Assigned task>
Please repeat the entries exactly as they appear and omit any images.

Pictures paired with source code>
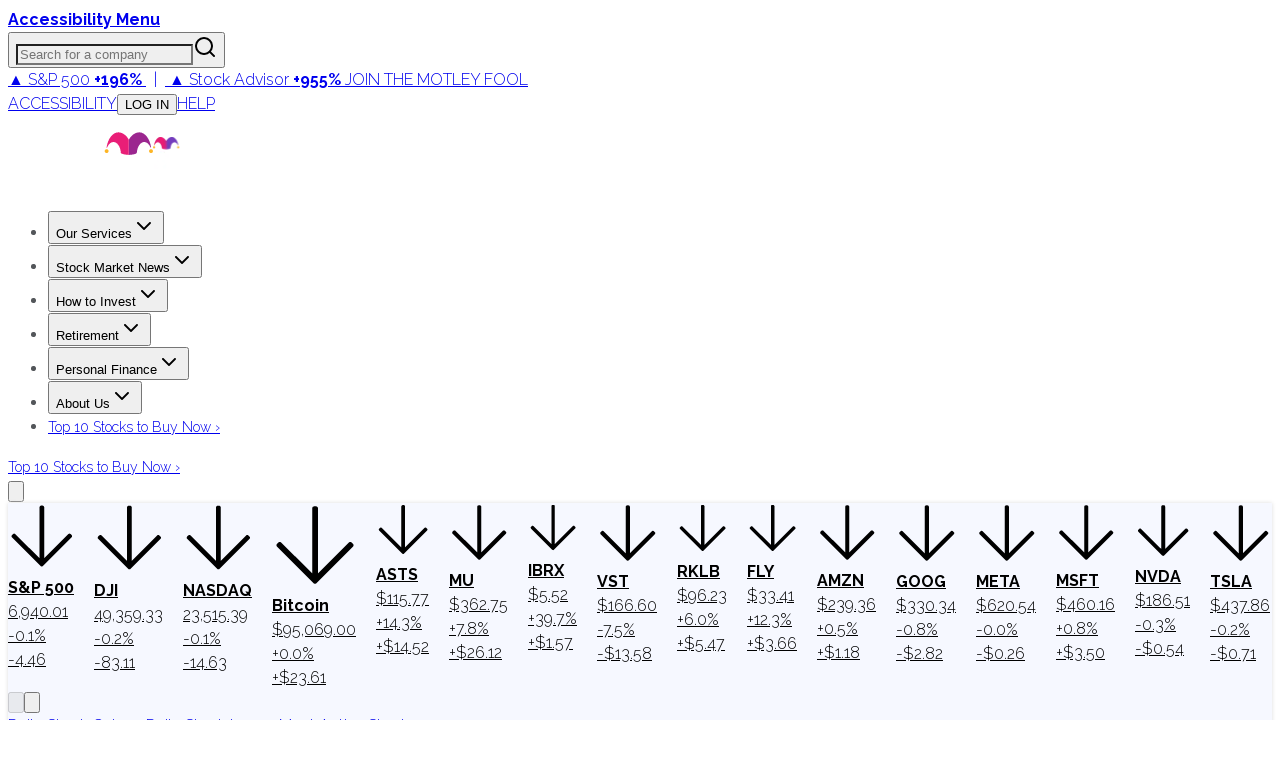

--- FILE ---
content_type: text/plain;charset=UTF-8
request_url: https://c.pub.network/v2/c
body_size: -258
content:
8ddc9ef0-0141-4b85-bfb7-cacb6224cd41

--- FILE ---
content_type: text/plain;charset=UTF-8
request_url: https://c.pub.network/v2/c
body_size: -111
content:
00d1ef21-8652-41f0-b694-e41eb53869ab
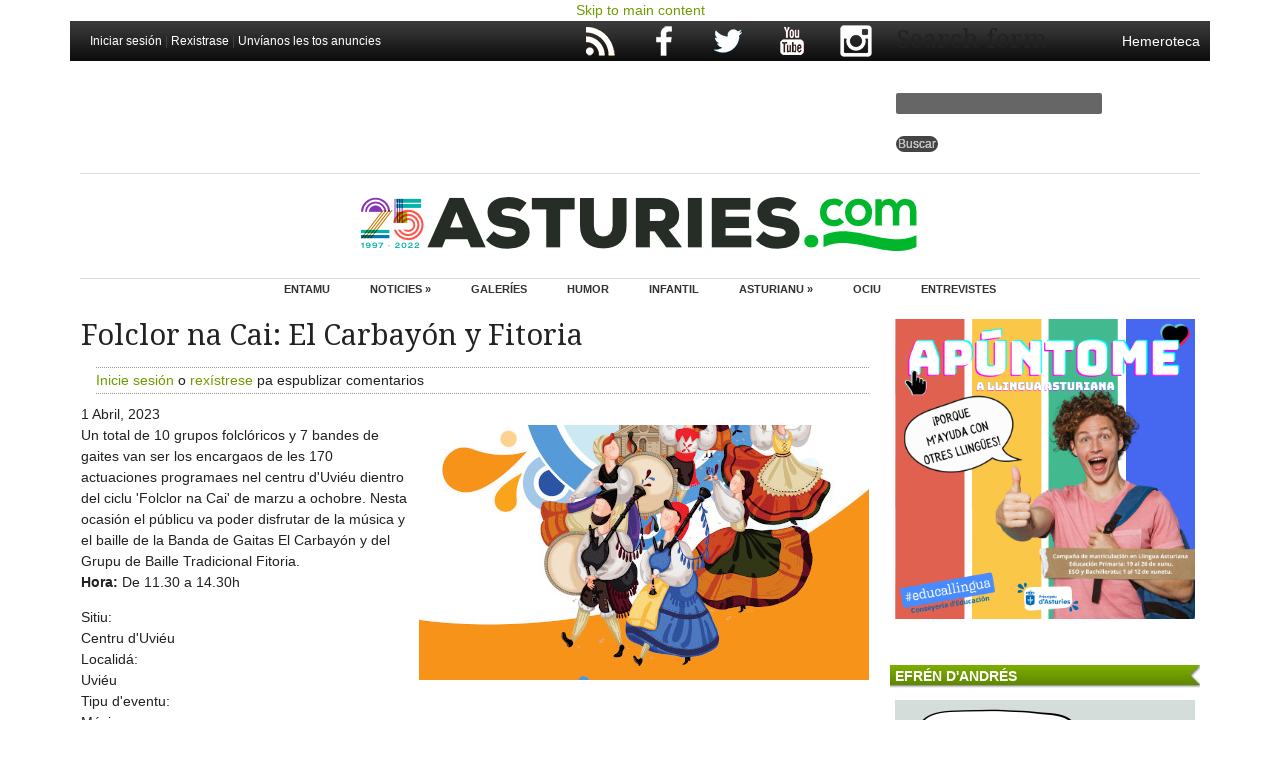

--- FILE ---
content_type: text/html; charset=utf-8
request_url: https://www.google.com/recaptcha/api2/aframe
body_size: 270
content:
<!DOCTYPE HTML><html><head><meta http-equiv="content-type" content="text/html; charset=UTF-8"></head><body><script nonce="f8m8TWEzjSURBgSYUPwC_w">/** Anti-fraud and anti-abuse applications only. See google.com/recaptcha */ try{var clients={'sodar':'https://pagead2.googlesyndication.com/pagead/sodar?'};window.addEventListener("message",function(a){try{if(a.source===window.parent){var b=JSON.parse(a.data);var c=clients[b['id']];if(c){var d=document.createElement('img');d.src=c+b['params']+'&rc='+(localStorage.getItem("rc::a")?sessionStorage.getItem("rc::b"):"");window.document.body.appendChild(d);sessionStorage.setItem("rc::e",parseInt(sessionStorage.getItem("rc::e")||0)+1);localStorage.setItem("rc::h",'1768892557794');}}}catch(b){}});window.parent.postMessage("_grecaptcha_ready", "*");}catch(b){}</script></body></html>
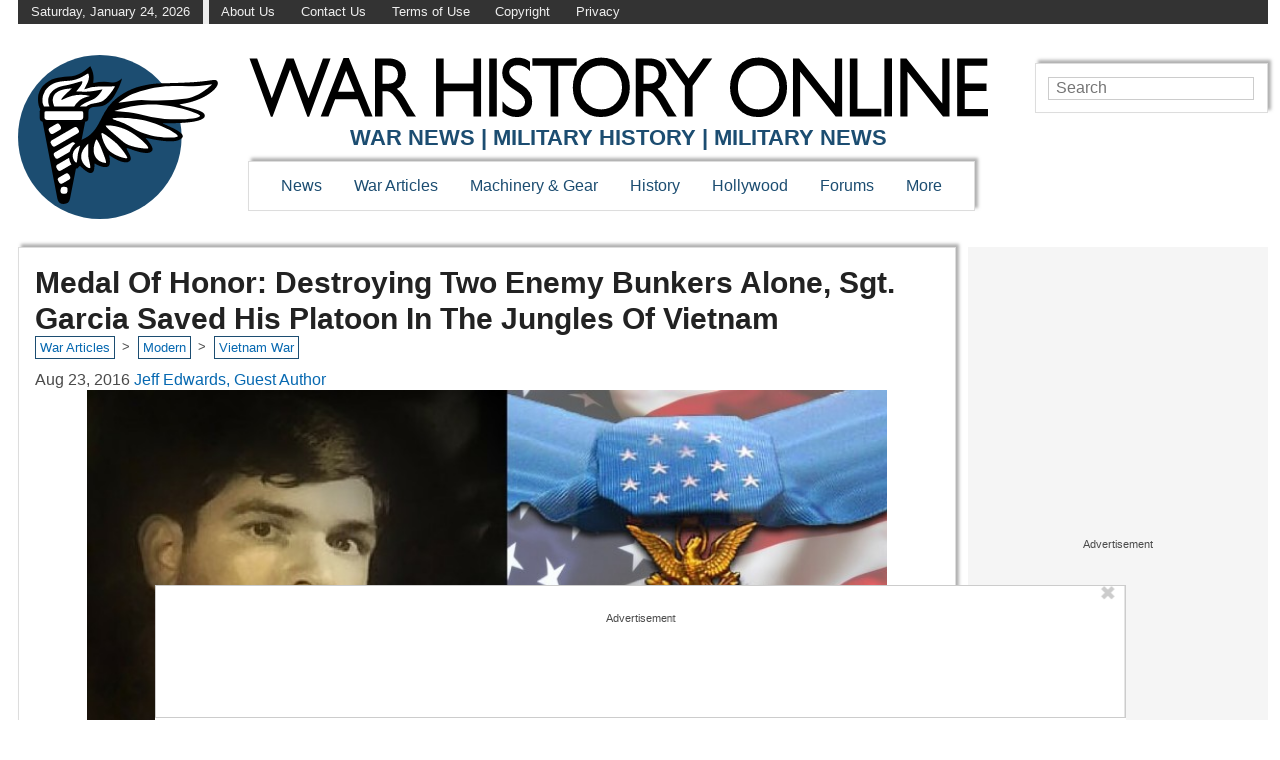

--- FILE ---
content_type: text/css
request_url: https://www.warhistoryonline.com/wp-content/plugins/hive-html-sitemaps/public/css/hive-html-sitemaps-public.css?ver=1695162441
body_size: 516
content:
/**
 * All of the CSS for your public-facing functionality should be
 * included in this file.
 */

/* Variables */
:root {
  --left_border_color: #1c4d71;
  --link_background_color: #e6f1f5;
  --link_hover_color: #b9e2f1;
  --pagination_background_color: #1c4d71;
}

div.content.page.sitemap {
  width: 100%;
  padding: 0;
}

/* Backlink Styles */
.backlink-sitemap-icon {
  padding-left: 2px;
}

/* Sitemap Styles */
ul.sitemap-ul {
  list-style-type: none;
  margin: 0;
}

ul.sitemap-ul li a,
.sitemap-pagination-numbers {
  text-decoration: none;
}
ul.sitemap-ul li h3.date {
  margin-left: 5px;
  padding-left: 5px;
  border-left: 1px solid black;
}
ul.sitemap-ul li h3 {
  font-size: 1em;
  color: #1c4d71;
  margin: 0;
}

ul.sitemap-ul li a.sitemap-cat-name {
  padding-top: 0.25em;
  display: block;
  width: fit-content;
}

ul.sitemap-ul li a.sitemap-cat-name h3 {
  font-size: 1.2em;
  margin: 0;
}

ul.sitemap-ul li:hover {
  background-color: var(--link_hover_color);
}

ul.sitemap-ul li {
  display: flex;
  flex-wrap: wrap;
  padding: 5px 10px;
  margin: 0 0 5px 0;
  border-left: 5px solid var(--left_border_color);
  background-color: var(--link_background_color);
  font-weight: bold;
}

.sitemap-pagination-numbers:first-of-type {
  margin-left: 0;
}

.sitemap-pagination-numbers:hover {
  color: white;
  border: 2px solid white;
}

.sitemap-pagination-numbers-div {
  text-align: center;
  display: flex;
  flex-wrap: wrap;
  justify-content: center;
}
.sitemap-pagination-numbers.current {
  pointer-events: none;
  border: 2px solid black;
}
.sitemap-pagination-numbers {
  border: 2px solid transparent;
  background-color: var(--pagination_background_color);
  color: #fff;
  padding: 4px;
  margin-left: 5px;
  border-radius: 25%;
  height: fit-content;
  min-width: 2%;
  text-align: center;
}

.breadcrumb {
  display: flex;
  margin-bottom: 1em;
}
.breadcrumb h3 {
  margin: 0;
}
.breadcrumb a h3 {
  margin: 0 5px;
}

Answer below>
--- FILE ---
content_type: text/plain;charset=UTF-8
request_url: https://c.pub.network/v2/c
body_size: -258
content:
8ddc9ef0-0141-4b85-bfb7-cacb6224cd41

--- FILE ---
content_type: text/plain;charset=UTF-8
request_url: https://c.pub.network/v2/c
body_size: -111
content:
00d1ef21-8652-41f0-b694-e41eb53869ab

--- FILE ---
content_type: text/html; charset=utf-8
request_url: https://www.google.com/recaptcha/api2/aframe
body_size: 270
content:
<!DOCTYPE HTML><html><head><meta http-equiv="content-type" content="text/html; charset=UTF-8"></head><body><script nonce="f8m8TWEzjSURBgSYUPwC_w">/** Anti-fraud and anti-abuse applications only. See google.com/recaptcha */ try{var clients={'sodar':'https://pagead2.googlesyndication.com/pagead/sodar?'};window.addEventListener("message",function(a){try{if(a.source===window.parent){var b=JSON.parse(a.data);var c=clients[b['id']];if(c){var d=document.createElement('img');d.src=c+b['params']+'&rc='+(localStorage.getItem("rc::a")?sessionStorage.getItem("rc::b"):"");window.document.body.appendChild(d);sessionStorage.setItem("rc::e",parseInt(sessionStorage.getItem("rc::e")||0)+1);localStorage.setItem("rc::h",'1768892557794');}}}catch(b){}});window.parent.postMessage("_grecaptcha_ready", "*");}catch(b){}</script></body></html>

--- FILE ---
content_type: text/css
request_url: https://www.warhistoryonline.com/wp-content/plugins/hive-html-sitemaps/public/css/hive-html-sitemaps-public.css?ver=1695162441
body_size: 516
content:
/**
 * All of the CSS for your public-facing functionality should be
 * included in this file.
 */

/* Variables */
:root {
  --left_border_color: #1c4d71;
  --link_background_color: #e6f1f5;
  --link_hover_color: #b9e2f1;
  --pagination_background_color: #1c4d71;
}

div.content.page.sitemap {
  width: 100%;
  padding: 0;
}

/* Backlink Styles */
.backlink-sitemap-icon {
  padding-left: 2px;
}

/* Sitemap Styles */
ul.sitemap-ul {
  list-style-type: none;
  margin: 0;
}

ul.sitemap-ul li a,
.sitemap-pagination-numbers {
  text-decoration: none;
}
ul.sitemap-ul li h3.date {
  margin-left: 5px;
  padding-left: 5px;
  border-left: 1px solid black;
}
ul.sitemap-ul li h3 {
  font-size: 1em;
  color: #1c4d71;
  margin: 0;
}

ul.sitemap-ul li a.sitemap-cat-name {
  padding-top: 0.25em;
  display: block;
  width: fit-content;
}

ul.sitemap-ul li a.sitemap-cat-name h3 {
  font-size: 1.2em;
  margin: 0;
}

ul.sitemap-ul li:hover {
  background-color: var(--link_hover_color);
}

ul.sitemap-ul li {
  display: flex;
  flex-wrap: wrap;
  padding: 5px 10px;
  margin: 0 0 5px 0;
  border-left: 5px solid var(--left_border_color);
  background-color: var(--link_background_color);
  font-weight: bold;
}

.sitemap-pagination-numbers:first-of-type {
  margin-left: 0;
}

.sitemap-pagination-numbers:hover {
  color: white;
  border: 2px solid white;
}

.sitemap-pagination-numbers-div {
  text-align: center;
  display: flex;
  flex-wrap: wrap;
  justify-content: center;
}
.sitemap-pagination-numbers.current {
  pointer-events: none;
  border: 2px solid black;
}
.sitemap-pagination-numbers {
  border: 2px solid transparent;
  background-color: var(--pagination_background_color);
  color: #fff;
  padding: 4px;
  margin-left: 5px;
  border-radius: 25%;
  height: fit-content;
  min-width: 2%;
  text-align: center;
}

.breadcrumb {
  display: flex;
  margin-bottom: 1em;
}
.breadcrumb h3 {
  margin: 0;
}
.breadcrumb a h3 {
  margin: 0 5px;
}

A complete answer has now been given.